Recent years have not been  encouraging for those who track social interactions for clues to the long-term health of American society.


An elected representative shouting, "You lie" at the President during a formal address to Congress. Protesters disrupting funerals of fallen soldiers with despicable messages. The boastful, the coarse, the hurtful, all of it has become acceptable in service of the newest constitutional right: My right to speak My mind, anywhere, anytime, in any fashion that suits Me.


If these things bother us, we tend to turn away from "those people" and hold onto to the hope that there are still bastions of civility in our personal and professional lives.


Multiple news sources report today that two ophthalmologists bound for last month's ASCRS meeting verbally accosted Massachusetts Rep. Barney Frank on a Los Angeles-to-Boston flight. Witnesses report that the two had been drinking and loudly attempting to engage Rep. Frank in a debate over the recent health-care reform legislation, which they reportedly referred to as an "Obamanation." When he declined their challenges, tempers flared.


My word-for-word reaction when a co-worker first told me this story: "Sorry. I don't believe it. These are people who know how to act in public." I was wrong.

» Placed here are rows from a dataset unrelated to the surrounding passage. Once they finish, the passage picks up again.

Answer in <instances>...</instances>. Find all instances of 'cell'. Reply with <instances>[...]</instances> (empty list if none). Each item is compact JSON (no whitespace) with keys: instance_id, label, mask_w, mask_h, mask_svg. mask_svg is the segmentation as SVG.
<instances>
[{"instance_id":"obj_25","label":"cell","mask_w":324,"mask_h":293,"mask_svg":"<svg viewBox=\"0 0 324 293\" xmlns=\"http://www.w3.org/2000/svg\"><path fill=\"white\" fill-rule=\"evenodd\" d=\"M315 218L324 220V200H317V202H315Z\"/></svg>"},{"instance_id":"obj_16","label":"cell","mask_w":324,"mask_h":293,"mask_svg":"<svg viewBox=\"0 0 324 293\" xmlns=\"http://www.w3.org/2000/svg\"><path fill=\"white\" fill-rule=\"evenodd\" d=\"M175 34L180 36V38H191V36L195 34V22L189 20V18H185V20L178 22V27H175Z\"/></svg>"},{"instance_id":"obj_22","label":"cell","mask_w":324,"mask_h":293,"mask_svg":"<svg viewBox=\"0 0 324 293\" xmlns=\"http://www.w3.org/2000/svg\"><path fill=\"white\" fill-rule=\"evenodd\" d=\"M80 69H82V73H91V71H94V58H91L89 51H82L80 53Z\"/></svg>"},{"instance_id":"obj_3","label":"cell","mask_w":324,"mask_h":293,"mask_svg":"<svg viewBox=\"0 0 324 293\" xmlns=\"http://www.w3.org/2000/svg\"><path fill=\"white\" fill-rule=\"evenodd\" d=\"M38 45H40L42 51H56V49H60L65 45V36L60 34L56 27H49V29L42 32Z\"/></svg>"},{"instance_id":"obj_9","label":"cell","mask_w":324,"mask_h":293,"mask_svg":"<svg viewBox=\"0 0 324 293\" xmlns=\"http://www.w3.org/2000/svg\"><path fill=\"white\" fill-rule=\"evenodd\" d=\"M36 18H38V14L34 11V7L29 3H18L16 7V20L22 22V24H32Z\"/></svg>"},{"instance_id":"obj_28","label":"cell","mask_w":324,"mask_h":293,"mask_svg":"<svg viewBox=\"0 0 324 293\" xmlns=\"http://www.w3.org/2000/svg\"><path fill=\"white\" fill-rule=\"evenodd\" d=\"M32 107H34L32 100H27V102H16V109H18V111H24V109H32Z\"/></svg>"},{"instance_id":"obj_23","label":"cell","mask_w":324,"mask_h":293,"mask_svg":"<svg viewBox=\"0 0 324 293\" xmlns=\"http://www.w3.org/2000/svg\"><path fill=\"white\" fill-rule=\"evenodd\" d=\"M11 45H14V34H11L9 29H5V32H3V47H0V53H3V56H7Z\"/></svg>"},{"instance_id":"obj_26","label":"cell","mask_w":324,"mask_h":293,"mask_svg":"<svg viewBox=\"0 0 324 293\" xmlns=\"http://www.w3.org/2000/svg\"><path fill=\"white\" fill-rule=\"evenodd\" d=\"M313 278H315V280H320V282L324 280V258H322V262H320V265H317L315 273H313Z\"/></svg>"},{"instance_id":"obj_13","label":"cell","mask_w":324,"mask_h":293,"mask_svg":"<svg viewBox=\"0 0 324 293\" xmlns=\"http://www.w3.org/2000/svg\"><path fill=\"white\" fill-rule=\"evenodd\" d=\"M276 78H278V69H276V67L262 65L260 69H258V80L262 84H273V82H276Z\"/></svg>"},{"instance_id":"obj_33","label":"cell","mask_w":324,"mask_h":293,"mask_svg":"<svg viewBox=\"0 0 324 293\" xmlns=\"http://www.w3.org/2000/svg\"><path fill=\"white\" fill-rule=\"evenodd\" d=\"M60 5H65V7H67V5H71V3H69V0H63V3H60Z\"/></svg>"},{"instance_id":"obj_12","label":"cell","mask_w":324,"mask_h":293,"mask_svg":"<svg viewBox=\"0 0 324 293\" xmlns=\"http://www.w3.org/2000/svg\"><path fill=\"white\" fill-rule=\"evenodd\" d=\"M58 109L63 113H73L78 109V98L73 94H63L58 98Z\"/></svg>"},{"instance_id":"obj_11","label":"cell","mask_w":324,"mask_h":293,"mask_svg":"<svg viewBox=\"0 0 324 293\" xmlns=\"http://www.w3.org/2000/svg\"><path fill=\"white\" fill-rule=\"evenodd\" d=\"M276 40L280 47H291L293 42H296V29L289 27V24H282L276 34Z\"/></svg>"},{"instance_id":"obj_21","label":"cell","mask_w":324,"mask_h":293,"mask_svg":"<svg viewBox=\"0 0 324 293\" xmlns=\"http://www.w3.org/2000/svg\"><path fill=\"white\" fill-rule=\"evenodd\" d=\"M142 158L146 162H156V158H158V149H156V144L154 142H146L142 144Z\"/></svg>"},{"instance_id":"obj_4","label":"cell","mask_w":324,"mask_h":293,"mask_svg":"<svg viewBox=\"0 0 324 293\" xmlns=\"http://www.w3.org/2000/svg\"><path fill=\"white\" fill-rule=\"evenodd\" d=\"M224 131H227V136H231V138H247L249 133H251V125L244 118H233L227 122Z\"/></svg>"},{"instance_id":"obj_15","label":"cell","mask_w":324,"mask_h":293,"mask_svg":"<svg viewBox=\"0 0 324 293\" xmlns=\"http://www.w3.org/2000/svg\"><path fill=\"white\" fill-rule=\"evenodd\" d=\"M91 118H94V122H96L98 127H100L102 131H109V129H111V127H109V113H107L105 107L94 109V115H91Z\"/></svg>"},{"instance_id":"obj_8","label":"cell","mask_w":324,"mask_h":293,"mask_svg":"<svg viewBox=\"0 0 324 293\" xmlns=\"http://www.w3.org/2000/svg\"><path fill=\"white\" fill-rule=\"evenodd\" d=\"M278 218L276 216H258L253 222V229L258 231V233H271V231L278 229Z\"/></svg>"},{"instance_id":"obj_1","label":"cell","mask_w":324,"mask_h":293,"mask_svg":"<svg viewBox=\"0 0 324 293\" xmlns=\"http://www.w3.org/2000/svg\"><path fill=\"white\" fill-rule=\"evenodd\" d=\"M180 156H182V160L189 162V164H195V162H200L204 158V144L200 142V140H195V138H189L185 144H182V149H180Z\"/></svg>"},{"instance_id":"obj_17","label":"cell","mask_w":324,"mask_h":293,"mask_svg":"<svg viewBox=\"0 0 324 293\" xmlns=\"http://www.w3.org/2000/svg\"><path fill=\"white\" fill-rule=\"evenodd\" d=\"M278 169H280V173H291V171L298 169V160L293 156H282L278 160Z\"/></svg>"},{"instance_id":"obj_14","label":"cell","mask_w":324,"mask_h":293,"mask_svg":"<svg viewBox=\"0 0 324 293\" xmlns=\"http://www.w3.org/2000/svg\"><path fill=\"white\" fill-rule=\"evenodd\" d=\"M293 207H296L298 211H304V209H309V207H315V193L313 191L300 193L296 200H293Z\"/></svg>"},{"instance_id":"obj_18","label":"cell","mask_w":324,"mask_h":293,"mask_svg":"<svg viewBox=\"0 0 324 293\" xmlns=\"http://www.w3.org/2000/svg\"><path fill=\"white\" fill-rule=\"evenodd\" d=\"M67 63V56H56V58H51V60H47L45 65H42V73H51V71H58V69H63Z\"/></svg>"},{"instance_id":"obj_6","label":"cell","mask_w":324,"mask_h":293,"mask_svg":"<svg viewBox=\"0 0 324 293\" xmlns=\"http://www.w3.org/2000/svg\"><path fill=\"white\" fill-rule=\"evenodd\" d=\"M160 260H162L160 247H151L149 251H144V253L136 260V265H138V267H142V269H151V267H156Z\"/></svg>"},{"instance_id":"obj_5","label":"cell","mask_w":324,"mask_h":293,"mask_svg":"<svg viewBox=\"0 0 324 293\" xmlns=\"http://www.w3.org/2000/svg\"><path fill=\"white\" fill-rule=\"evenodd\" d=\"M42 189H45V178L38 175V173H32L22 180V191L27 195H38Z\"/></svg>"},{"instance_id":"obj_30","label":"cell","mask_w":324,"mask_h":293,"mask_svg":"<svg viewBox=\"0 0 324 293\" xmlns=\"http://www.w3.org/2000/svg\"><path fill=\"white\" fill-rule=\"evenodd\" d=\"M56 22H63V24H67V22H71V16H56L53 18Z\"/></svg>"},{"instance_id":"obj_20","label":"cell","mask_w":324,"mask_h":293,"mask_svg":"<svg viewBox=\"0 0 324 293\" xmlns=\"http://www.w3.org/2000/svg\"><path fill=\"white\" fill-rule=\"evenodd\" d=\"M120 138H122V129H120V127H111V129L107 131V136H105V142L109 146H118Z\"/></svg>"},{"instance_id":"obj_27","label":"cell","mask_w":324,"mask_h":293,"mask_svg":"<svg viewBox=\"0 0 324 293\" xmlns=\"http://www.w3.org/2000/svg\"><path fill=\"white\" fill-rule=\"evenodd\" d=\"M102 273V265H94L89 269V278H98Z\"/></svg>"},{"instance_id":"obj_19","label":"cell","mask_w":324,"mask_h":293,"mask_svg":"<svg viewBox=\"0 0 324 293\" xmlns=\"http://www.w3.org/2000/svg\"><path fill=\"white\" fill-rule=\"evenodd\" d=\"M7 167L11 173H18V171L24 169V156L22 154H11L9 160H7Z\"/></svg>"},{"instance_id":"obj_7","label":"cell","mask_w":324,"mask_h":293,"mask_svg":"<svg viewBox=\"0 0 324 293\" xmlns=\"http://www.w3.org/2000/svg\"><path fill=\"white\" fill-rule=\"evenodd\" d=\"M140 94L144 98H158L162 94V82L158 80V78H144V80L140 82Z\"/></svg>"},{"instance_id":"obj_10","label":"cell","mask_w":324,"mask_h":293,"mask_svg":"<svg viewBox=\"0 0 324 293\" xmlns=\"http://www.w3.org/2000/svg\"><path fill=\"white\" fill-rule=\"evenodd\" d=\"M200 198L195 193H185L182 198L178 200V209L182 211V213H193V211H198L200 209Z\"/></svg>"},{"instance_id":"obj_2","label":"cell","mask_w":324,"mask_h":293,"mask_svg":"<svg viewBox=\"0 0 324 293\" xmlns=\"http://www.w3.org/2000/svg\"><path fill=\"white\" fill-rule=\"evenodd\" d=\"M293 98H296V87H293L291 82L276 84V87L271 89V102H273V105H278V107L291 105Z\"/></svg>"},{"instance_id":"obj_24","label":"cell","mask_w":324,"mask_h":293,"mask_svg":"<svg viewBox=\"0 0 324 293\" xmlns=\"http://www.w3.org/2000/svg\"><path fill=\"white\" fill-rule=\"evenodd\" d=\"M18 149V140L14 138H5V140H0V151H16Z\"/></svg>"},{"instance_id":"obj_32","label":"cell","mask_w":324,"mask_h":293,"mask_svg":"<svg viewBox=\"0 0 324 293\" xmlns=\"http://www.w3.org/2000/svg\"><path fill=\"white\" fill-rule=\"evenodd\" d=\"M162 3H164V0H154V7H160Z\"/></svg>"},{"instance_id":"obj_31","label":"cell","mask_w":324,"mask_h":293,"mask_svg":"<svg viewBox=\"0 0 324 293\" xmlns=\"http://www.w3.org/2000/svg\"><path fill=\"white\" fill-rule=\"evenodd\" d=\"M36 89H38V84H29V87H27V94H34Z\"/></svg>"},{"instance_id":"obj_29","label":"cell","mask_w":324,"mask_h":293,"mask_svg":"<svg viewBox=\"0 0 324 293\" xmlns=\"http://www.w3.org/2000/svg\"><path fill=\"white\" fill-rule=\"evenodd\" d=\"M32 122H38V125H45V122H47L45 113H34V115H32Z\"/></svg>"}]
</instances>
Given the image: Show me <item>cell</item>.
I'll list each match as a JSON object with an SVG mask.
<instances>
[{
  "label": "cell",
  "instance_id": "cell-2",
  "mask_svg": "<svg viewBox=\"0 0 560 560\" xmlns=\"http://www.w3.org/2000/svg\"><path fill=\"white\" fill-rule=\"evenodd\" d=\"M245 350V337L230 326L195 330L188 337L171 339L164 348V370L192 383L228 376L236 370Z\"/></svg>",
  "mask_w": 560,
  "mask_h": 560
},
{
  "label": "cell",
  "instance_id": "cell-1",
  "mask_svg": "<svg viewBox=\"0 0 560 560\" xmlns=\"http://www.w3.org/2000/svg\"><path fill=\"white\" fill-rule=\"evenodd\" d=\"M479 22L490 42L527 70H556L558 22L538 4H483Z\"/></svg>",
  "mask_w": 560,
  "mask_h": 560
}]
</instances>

Anyone who knows me or has read this page knows that I take a backseat to no one in my respect for the skill, intelligence, training, dedication and compassion of just about every ophthalmologist that I've ever met. I'm privileged to cover this profession, without being a member of it. Regardless of their political views—and some have respectfully taken me to task for mine over the past decade—ophthalmologists have too much respect for themselves and their profession to engage in tackiness.


I don't know these doctors. But even without knowing them, I can say with certainty that they are intelligent, accomplished people who put themselves through an educational meat grinder to earn their position in society. Even if there was alcohol clouding judgment and fueling anger, even if the doctors did have legitimate concerns over the political direction of the country and its perceived impact on their chosen profession, the fact that two such people could engage in this kind of public behavior is truly disturbing for all of us.